Linear inequalities and systems of linear inequalities on the SAT Test
SAT Subscore: Heart of Algebra
Studying linear inequalities and systems of linear inequalities
Note that linear inequalities topic includes linear inequalities and systems of linear inequalities.
On the SAT test linear inequalities are part of heart of algebra subscore that includes 4 fundamental topics that appear in many SAT questions. The 4 topics are:
Linear functions– Start studying heart of algebra subscore with linear functions topic.
Linear equations and systems of linear equations– Continue to these 2 topics after you study linear functions topic.
linear inequalities– The current topic, it is the last topic of heart of algebra subscore.
Linear inequalities topic is divided into sections from easy to difficult (the list of the sections appears on the left menu). Each section includes detailed explanations of the required material with examples followed by a variety of self-practice questions with solutions.
Linear inequalities and systems of linear inequalities- summary
A linear inequality is linear equation in which the equal sign is replaced by one of the symbols of inequality. The solution of a linear equation is a range of values, rather than one specific value.
A system of linear inequalities is like a system of linear equations, the difference is in the sign. We use the system of inequalities when we a have a word problem with number of constrains instead of one (we write an inequality for each constrain).
Creating and solving a linear inequality requires creating a linear inequality from a word problem and solving it. Note that solving a linear inequality may require changing the direction of the inequality sign.
Finding values that don’t satisfy an inequality– In these questions we need to find values that are not a solution for a linear inequality.
Graphic presentation of a linear inequality requires identifying a graphic presentation of an inequality. The answers to the inequality are represented by the area below or above the line of its equation.
Creating a system of linear inequalities- In these questions we need to create a system of linear inequalities from a word problem.
Finding possible solutions for a system of linear inequalities– In these questions we need to decide which values satisfy a given system of linear inequalities. Sometimes we will need to translate a word problem into a system of inequalities as explained before.

* PROBLEMS TO SOLVE
A – Please transcribe the part of the SAT linear inequalities page above starting at "Creating a system" and ending at "as explained before.".
B – According to the SAT linear inequalities page, which topic is the last one in the heart of algebra subscore?

* DATA SECTION

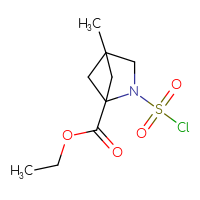Chemical structure of ethyl 2-(chlorosulfonyl)-4-methyl-2-azabicyclo[2.1.1]hexane-1-carboxylate - CSSB15010309038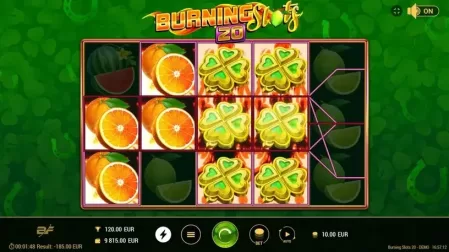 Burning Slots 20 slot screenshot 3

* ANSWERS TO THE PROBLEMS
A –
Creating a system of linear inequalities- In these questions we need to create a system of linear inequalities from a word problem.
Finding possible solutions for a system of linear inequalities– In these questions we need to decide which values satisfy a given system of linear inequalities. Sometimes we will need to translate a word problem into a system of inequalities as explained before.

B – Linear inequalities is the last topic of the heart of algebra subscore.